The Earthworm plows the whole world with his tunnels, drains and aerates the earth… If you ever buy any land, be sure it has plenty of Earthworms toiling and moiling all day so that you can sit down and relax. (1949)
How to Attract the Wombat (2002), 165
The known is finite, the unknown infinite; spiritually we find ourselves on a tiny island in the middle of a boundless ocean of the inexplicable.

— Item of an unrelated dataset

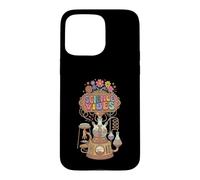 Custodia per iPhone 15 Pro Max Retro Groovy Science Vibes Lab Flasks STEM Geek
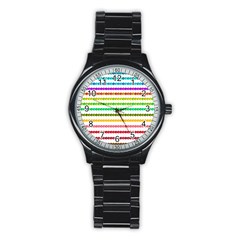 Ribbons Sequins Embellishment Stainless Steel Round Watch by Sapixe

It is our task, from generation to generation, to drain a small amount of additional land.
As given in Herbert and W. Roesky and Klaud Möckel, translated from the original German by T.N. Mitchell and W.E. Russey, Chemical Curiosities: Spectacular Experiments and Inspired Quotes
(1996), 212. It is a restatement of an original quote from concluding remarks to a chapter by Thomas Huxley, 'On the Reception of the ‘Origin of Species’', the last chapter in Charles Darwin and Francis Darwin (ed.), The Life and Letters of Charles Darwin (1887), Vol. 1, 557. Webmaster suggests, the original Huxley quote was translated for the original German text, and when that was translated for the English edition, the quote morphed into into the form above.

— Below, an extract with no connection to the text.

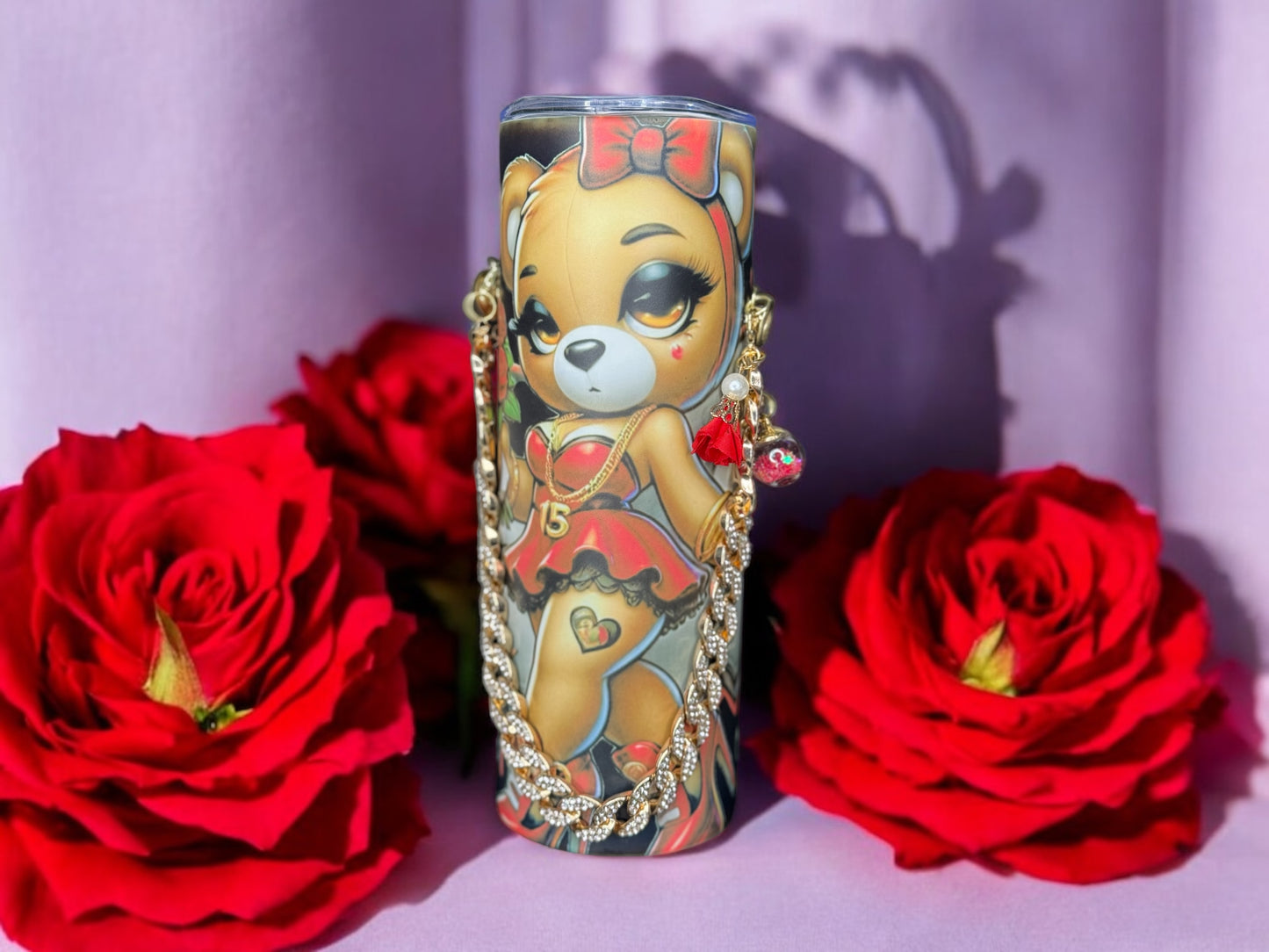 LOVE BEAR 20OZ CUSTOM PURSE TUMBLER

The universality of parasitism as an offshoot of the predatory habit negatives the position taken by man that it is a pathological phenomenon or a deviation from the normal processes of nature. The pathological manifestations are only incidents in a developing parasitism. As human beings intent on maintaining man's domination over nature we may regard parasitism as pathological insofar as it becomes a drain upon human resources. In our efforts to protect ourselves we may make every kind of sacrifice to limit, reduce, and even eliminate parasitism as a factor in human life. Science attempts to define the terms on which this policy of elimination may or may not succeed. We must first of all thoroughly understand the problem, put ourselves in possession of all the facts in order to estimate the cost. Too often it has been assumed that parasitism was abnormal and that it needed only a slight force to reestablish what was believed to be a normal equilibrium without parasitism. On the contrary, biology teaches us that parasitism is a normal phenomenon and if we accept this view we shall be more ready to pay the price of freedom as a permanent and ever recurring levy of nature for immunity from a condition to which all life is subject. The greatest victory of man over nature in the physical realm would undoubtedly be his own delivery from the heavy encumbrance of parasitism with which all life is burdened.
Parasitism and Disease (1934), 4.
You don’t ask the frogs when you drain the marsh.
a director of Electricite de France, when asked if the public was consulted on the siting of a nuclear power station, in The Guardian, 1986.